Work item: Go to the line holding "Керамическая плитка Kerama" in the data below and repeat it exactly, then each line after it up to and including the one holding "MTX 797 Steel Rear Sprocket #428 (11-08G)". Omit pictures.
*** Exercise data ***
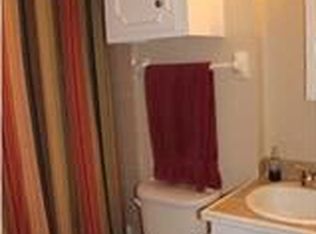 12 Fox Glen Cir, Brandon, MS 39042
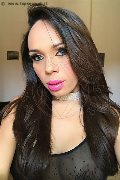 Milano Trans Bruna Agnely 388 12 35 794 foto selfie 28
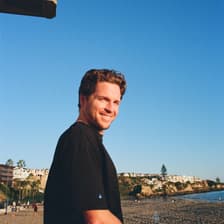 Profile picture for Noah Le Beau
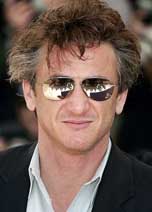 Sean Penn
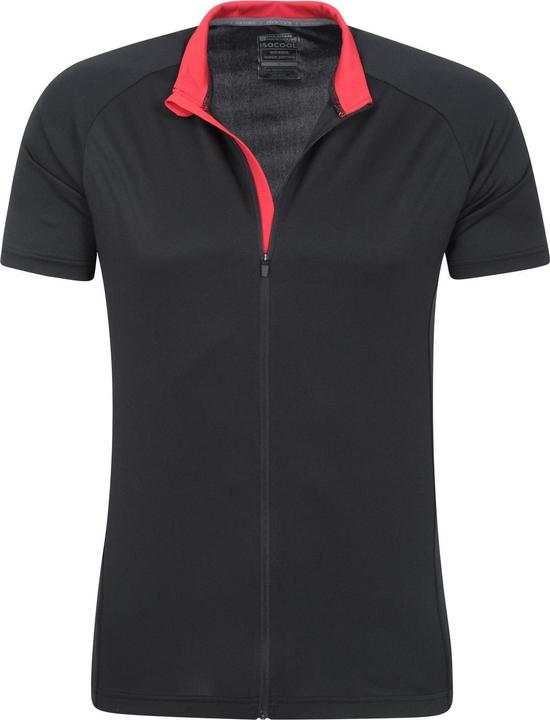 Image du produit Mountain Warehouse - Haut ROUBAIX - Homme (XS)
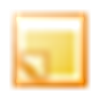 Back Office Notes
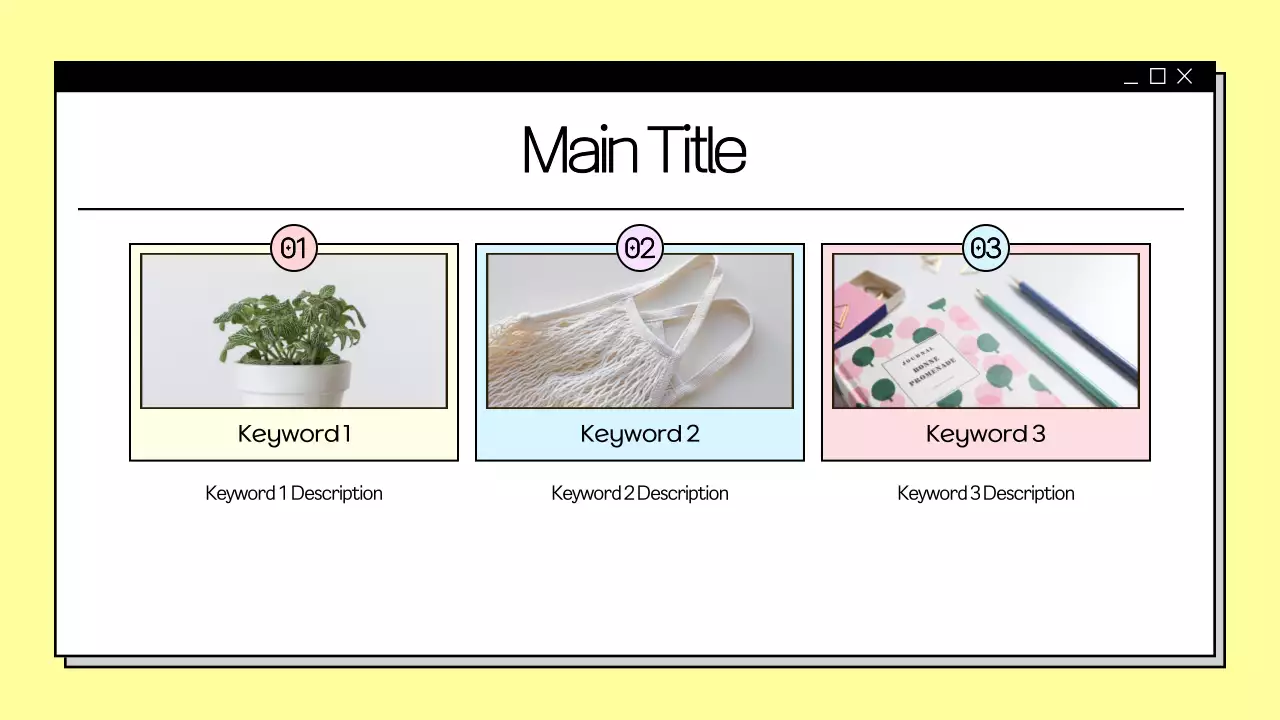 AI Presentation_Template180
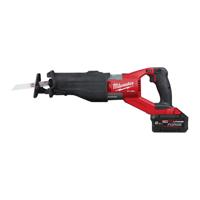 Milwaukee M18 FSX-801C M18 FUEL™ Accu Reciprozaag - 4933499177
*** End of Exercise data ***
*** Exercise data ***
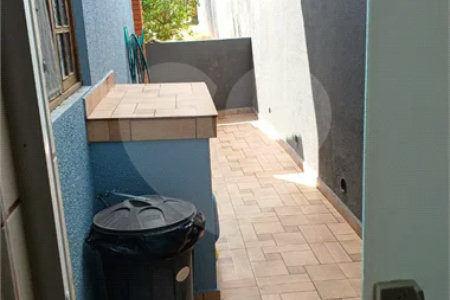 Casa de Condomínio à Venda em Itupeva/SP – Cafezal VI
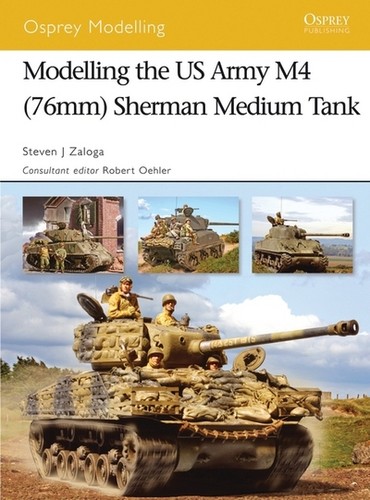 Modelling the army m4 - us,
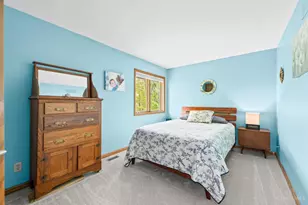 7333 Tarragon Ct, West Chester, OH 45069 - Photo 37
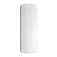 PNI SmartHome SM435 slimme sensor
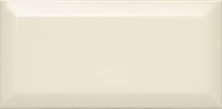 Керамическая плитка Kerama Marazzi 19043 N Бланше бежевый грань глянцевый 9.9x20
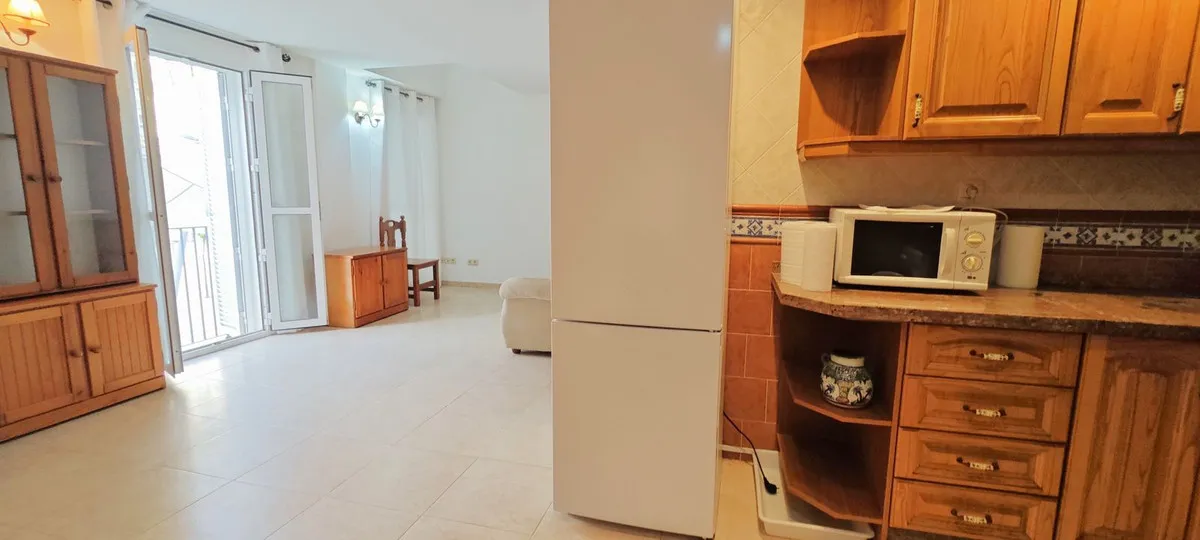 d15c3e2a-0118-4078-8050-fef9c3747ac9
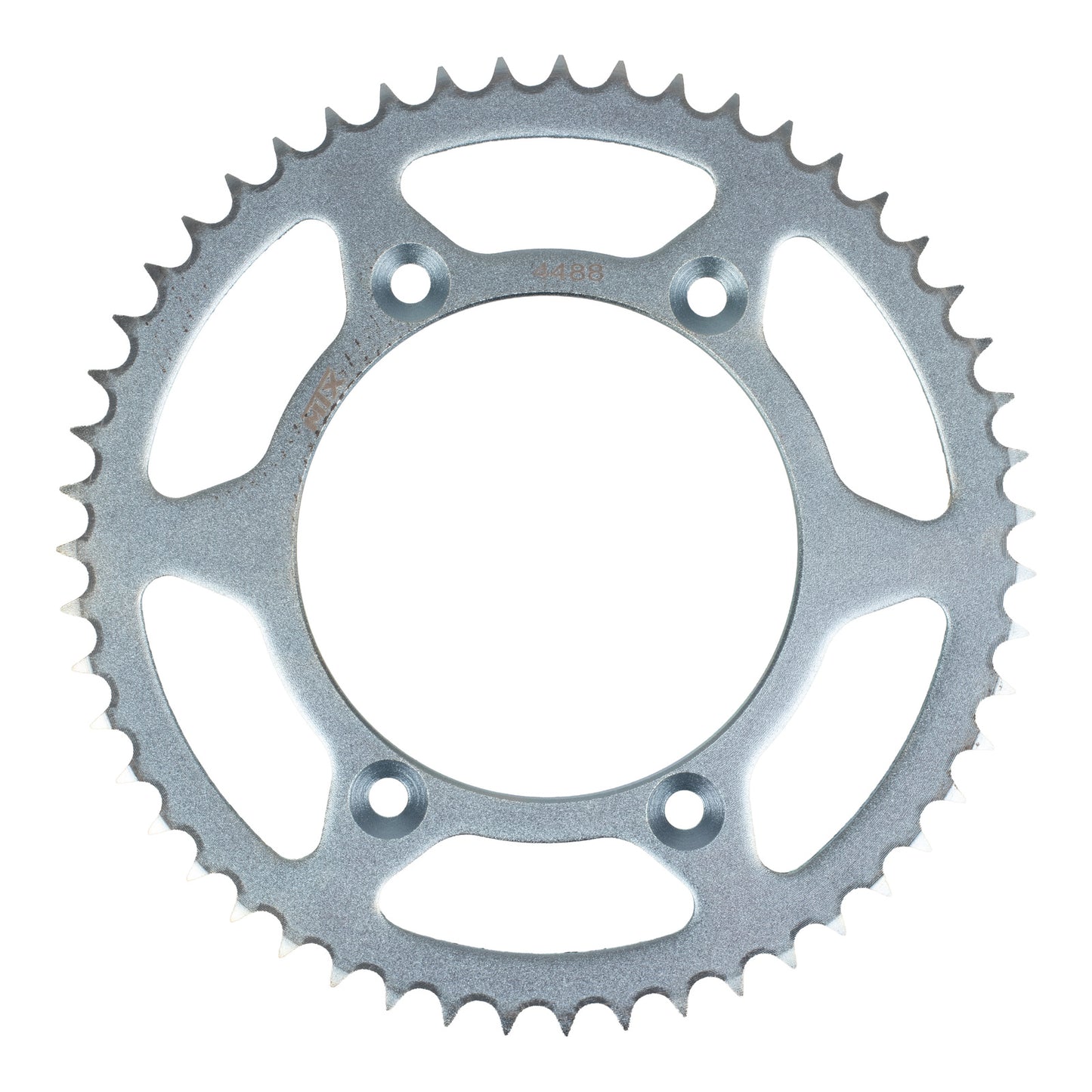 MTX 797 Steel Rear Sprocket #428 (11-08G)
*** End of Exercise data ***
Answer for the task:
 Керамическая плитка Kerama Marazzi 19043 N Бланше бежевый грань глянцевый 9.9x20
 d15c3e2a-0118-4078-8050-fef9c3747ac9
 MTX 797 Steel Rear Sprocket #428 (11-08G)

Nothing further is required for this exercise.